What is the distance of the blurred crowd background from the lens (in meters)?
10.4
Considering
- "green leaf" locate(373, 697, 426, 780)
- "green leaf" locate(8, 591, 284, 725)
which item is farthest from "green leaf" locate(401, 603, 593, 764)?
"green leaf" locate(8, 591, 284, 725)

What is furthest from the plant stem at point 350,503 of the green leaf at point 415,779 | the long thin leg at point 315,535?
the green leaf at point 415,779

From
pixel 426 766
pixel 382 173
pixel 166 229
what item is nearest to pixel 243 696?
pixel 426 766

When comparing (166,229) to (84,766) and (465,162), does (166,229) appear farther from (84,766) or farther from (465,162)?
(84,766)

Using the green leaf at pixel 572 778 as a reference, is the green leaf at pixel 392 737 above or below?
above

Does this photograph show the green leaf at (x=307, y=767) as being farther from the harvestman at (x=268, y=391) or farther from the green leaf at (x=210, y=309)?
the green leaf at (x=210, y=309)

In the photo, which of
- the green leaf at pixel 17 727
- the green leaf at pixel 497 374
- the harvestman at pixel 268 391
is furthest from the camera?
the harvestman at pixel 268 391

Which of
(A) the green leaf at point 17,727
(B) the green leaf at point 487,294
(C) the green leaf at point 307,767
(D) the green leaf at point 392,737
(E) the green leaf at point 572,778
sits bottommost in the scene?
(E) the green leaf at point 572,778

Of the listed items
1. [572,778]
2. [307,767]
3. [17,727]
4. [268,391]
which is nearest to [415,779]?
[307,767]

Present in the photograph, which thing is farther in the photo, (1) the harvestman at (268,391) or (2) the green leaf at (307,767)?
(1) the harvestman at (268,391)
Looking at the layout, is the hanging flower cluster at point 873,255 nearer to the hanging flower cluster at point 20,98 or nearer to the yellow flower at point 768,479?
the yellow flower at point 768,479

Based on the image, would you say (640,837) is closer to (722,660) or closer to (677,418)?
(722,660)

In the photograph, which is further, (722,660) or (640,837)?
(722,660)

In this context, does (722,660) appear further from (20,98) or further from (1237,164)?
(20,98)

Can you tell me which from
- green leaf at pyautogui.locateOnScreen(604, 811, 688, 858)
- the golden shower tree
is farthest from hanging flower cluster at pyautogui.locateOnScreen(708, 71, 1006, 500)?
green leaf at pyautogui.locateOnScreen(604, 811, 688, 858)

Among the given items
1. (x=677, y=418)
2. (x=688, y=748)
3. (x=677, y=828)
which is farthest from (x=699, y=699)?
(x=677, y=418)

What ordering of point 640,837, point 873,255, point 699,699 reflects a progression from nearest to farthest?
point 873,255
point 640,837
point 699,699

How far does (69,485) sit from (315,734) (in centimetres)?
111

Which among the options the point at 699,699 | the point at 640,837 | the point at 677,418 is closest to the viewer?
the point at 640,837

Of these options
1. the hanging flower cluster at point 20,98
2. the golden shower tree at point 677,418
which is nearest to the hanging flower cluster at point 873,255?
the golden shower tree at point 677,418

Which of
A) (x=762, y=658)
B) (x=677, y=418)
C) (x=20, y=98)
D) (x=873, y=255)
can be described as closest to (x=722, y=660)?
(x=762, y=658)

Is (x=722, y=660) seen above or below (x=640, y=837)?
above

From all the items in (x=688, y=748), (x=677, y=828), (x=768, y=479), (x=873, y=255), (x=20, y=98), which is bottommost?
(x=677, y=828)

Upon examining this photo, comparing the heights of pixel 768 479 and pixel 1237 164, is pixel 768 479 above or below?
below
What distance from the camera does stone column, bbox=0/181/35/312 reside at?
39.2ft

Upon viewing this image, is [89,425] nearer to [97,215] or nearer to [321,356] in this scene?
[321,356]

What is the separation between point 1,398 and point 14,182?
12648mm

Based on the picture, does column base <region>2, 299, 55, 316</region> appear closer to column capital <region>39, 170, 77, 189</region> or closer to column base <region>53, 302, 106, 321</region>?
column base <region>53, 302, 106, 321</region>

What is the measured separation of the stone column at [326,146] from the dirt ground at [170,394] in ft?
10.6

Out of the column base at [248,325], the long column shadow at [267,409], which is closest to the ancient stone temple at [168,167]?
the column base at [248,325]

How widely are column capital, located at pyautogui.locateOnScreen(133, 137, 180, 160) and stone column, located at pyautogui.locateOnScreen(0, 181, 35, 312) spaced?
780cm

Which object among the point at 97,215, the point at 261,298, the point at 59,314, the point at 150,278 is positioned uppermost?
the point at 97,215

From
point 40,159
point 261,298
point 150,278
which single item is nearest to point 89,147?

## What you have to do
Begin at the line containing "What is the measured" and reproduce each line through the end of the records above.

## Output of the exercise
What is the measured separation of the stone column at [326,146] from the dirt ground at [170,394] in ft?
10.6

Out of the column base at [248,325], the long column shadow at [267,409], which is closest to the ancient stone temple at [168,167]?
the column base at [248,325]

How widely are column capital, located at pyautogui.locateOnScreen(133, 137, 180, 160) and stone column, located at pyautogui.locateOnScreen(0, 181, 35, 312) spaced?
780cm

Which object among the point at 97,215, the point at 261,298, the point at 59,314, the point at 150,278 is positioned uppermost?
the point at 97,215

From
point 40,159
point 261,298
point 150,278
which single item is nearest to point 89,147?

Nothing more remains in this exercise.